今回の様に形があり、なおかつ裏表がある場合先ず裏側からきめます。表から先に塗ると裏返した時に表に傷が入ったりします。
塗り方ですが先ず捨て吹きといってエア圧を(ガンの場合。スプレーは普通に)上げて遠まきからばさばさとざらざらになる様に吹きます。いきなり塗りこむとはじきの原因になります。

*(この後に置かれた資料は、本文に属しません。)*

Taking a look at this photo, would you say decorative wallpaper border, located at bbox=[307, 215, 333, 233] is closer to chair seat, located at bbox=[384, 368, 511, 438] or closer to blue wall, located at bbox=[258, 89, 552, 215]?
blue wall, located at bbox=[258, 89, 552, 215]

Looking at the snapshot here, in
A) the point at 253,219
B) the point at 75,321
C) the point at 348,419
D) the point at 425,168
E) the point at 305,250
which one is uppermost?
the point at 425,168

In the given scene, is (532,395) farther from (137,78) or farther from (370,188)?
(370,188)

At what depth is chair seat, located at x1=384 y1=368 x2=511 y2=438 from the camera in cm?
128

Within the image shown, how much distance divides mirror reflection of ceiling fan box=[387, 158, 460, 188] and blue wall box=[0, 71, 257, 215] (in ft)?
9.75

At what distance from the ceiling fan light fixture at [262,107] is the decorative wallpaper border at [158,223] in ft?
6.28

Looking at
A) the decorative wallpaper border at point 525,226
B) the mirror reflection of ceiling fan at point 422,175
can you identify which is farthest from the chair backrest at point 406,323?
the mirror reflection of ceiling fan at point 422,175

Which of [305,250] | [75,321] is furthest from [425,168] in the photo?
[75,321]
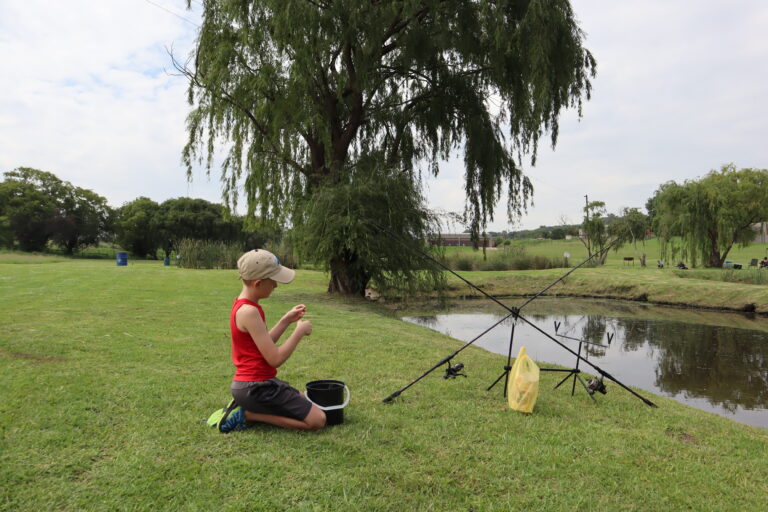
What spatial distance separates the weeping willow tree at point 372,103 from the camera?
1191 cm

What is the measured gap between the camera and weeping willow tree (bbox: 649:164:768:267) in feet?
80.7

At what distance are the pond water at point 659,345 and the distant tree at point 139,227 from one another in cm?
3632

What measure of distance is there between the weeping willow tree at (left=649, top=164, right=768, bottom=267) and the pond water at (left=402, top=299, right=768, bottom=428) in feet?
29.7

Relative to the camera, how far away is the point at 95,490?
8.88ft

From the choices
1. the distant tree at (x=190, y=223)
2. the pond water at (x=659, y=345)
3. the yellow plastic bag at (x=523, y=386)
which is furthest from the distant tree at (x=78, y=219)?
the yellow plastic bag at (x=523, y=386)

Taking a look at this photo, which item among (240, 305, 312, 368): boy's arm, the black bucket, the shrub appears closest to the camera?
(240, 305, 312, 368): boy's arm

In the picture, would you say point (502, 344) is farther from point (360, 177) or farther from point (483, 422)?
point (483, 422)

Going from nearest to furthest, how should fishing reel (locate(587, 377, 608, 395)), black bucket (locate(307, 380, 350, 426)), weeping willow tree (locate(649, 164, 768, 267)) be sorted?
1. black bucket (locate(307, 380, 350, 426))
2. fishing reel (locate(587, 377, 608, 395))
3. weeping willow tree (locate(649, 164, 768, 267))

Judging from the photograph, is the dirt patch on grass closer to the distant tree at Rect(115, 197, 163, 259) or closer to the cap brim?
the cap brim

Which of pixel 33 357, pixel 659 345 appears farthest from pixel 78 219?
pixel 659 345

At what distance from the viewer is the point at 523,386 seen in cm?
432

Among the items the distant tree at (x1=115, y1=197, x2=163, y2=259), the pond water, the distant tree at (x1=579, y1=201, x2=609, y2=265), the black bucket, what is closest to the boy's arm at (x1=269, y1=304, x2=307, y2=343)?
the black bucket

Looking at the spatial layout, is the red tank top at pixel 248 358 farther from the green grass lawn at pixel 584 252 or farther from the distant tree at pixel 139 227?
the distant tree at pixel 139 227

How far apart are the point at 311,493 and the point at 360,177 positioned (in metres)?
10.5
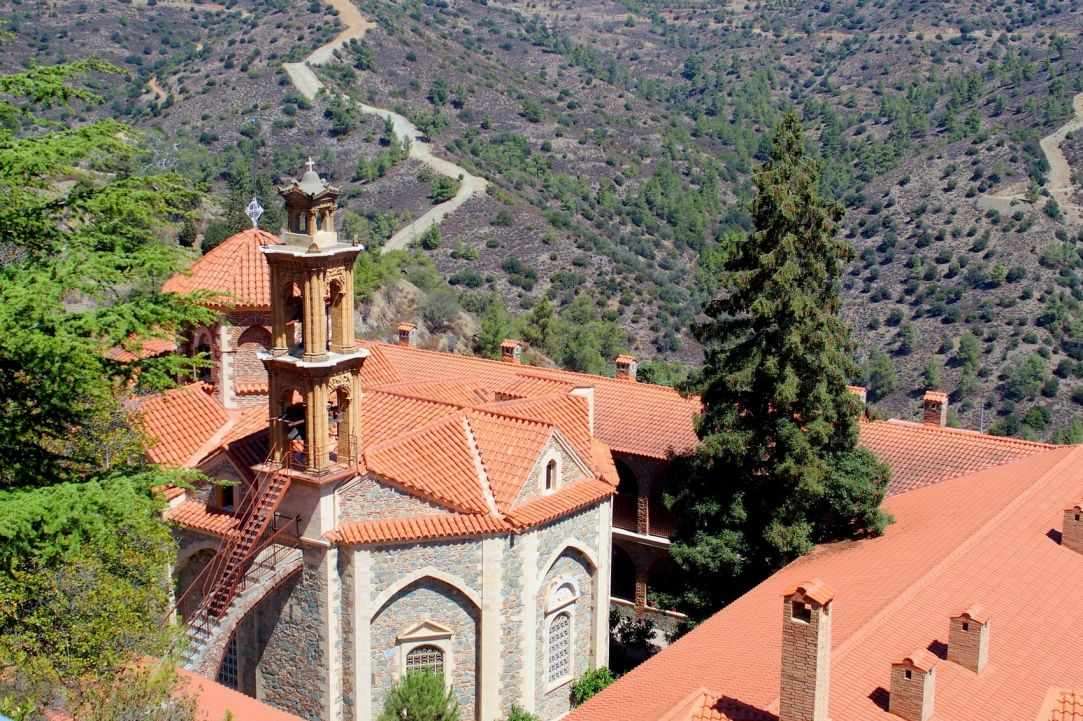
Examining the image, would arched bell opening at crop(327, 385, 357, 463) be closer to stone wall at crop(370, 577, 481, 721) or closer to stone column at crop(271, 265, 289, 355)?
stone column at crop(271, 265, 289, 355)

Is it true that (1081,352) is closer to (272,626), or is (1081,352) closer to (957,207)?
(957,207)

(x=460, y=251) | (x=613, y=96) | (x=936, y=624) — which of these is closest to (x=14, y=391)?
(x=936, y=624)

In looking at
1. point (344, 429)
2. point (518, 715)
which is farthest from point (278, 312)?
point (518, 715)

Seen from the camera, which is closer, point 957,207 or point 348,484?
point 348,484

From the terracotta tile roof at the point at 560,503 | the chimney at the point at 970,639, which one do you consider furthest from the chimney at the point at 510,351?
the chimney at the point at 970,639

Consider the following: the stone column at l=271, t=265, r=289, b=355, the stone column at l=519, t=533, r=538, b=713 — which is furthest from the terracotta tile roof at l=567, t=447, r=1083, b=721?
the stone column at l=271, t=265, r=289, b=355
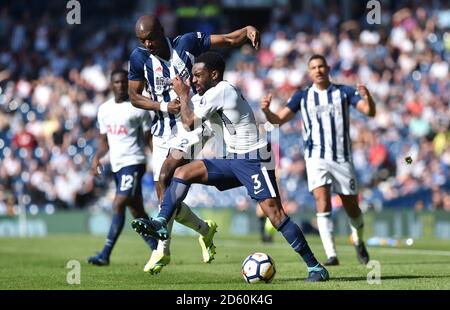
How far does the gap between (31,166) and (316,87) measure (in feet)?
57.0

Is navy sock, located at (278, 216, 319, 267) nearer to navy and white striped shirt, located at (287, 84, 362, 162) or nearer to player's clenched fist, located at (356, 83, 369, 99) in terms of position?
player's clenched fist, located at (356, 83, 369, 99)

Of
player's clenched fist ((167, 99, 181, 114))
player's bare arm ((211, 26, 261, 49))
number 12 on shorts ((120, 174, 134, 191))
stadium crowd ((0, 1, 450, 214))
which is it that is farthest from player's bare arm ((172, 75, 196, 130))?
stadium crowd ((0, 1, 450, 214))

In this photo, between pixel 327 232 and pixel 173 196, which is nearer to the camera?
pixel 173 196

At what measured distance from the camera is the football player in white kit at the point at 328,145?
14.2 meters

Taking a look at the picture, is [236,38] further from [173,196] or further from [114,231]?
[114,231]

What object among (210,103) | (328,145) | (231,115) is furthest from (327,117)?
(210,103)

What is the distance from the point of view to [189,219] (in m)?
12.5

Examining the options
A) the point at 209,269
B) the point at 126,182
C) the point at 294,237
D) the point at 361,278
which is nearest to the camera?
the point at 294,237

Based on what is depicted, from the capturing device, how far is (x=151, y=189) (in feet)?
92.1

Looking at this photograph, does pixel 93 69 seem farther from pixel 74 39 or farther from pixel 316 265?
pixel 316 265

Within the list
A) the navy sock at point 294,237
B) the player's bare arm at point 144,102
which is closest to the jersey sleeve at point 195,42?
the player's bare arm at point 144,102

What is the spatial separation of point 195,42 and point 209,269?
3119 millimetres

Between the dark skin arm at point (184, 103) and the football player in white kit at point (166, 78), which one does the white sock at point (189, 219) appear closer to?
the football player in white kit at point (166, 78)

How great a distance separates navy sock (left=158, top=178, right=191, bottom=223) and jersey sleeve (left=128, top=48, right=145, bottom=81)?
1595 millimetres
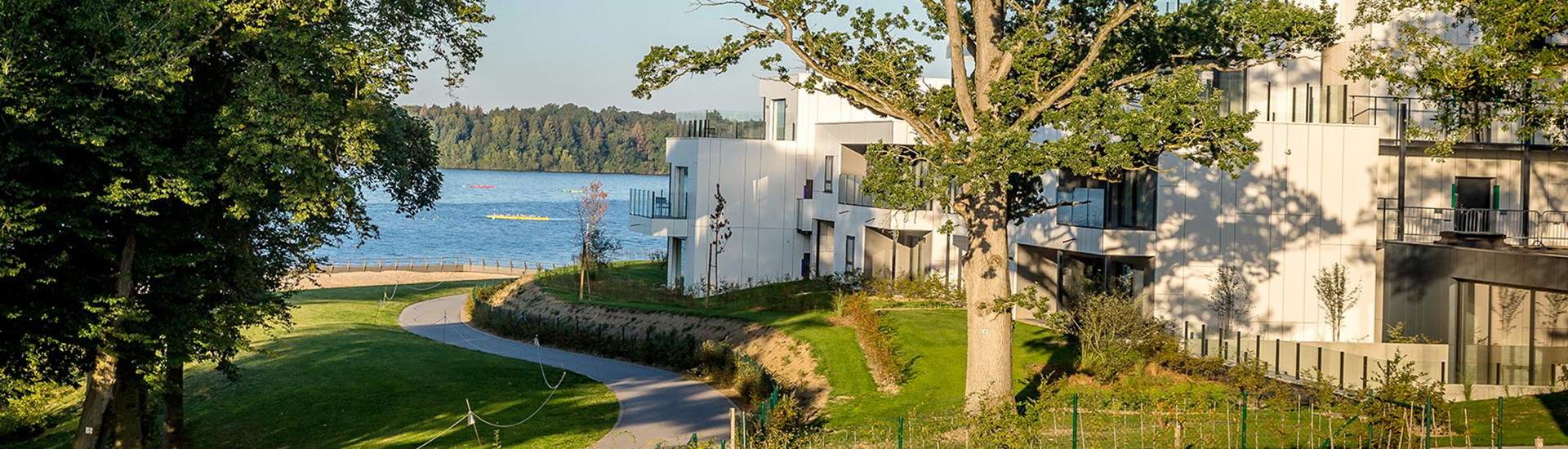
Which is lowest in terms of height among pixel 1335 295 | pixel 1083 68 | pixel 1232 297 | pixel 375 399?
pixel 375 399

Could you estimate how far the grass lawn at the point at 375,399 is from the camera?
2667 cm

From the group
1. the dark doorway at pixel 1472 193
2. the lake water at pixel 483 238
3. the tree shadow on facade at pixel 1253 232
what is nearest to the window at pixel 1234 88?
the tree shadow on facade at pixel 1253 232

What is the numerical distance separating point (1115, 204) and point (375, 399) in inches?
733

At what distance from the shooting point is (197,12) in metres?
19.1

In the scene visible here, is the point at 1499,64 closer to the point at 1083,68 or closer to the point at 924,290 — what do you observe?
the point at 1083,68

なぐるように塗る事によって板金の時に付けたペーパーの傷(足という)に入り込みより強力に塗料が対象物に付着します。
8分乾き位になった所でエア圧を下げ、少しづつ塗り込んでいきます。この時、ガンは15〜20cm位(缶スプレーも同じ)離してたれない程度のスピードで(これが難しい所)平行に吹いていきます。この時何か他の所(置き台等)にも同じように吹いておくと乾き具合いを触って確かめる事が出来ます。又8分乾き(触っても指につかず指紋が残る程度)位で2回目を吹きます。後は繰り返し私は3回します。
サフが硬化したらラッカーパテというパテですあなを埋めます。

スポットパテ この色から赤パテという方も居ます
ただこのパテはホームセンター等で見たことは有りません。以前ホ○ツさんのラッカーパテを使った事がありますが…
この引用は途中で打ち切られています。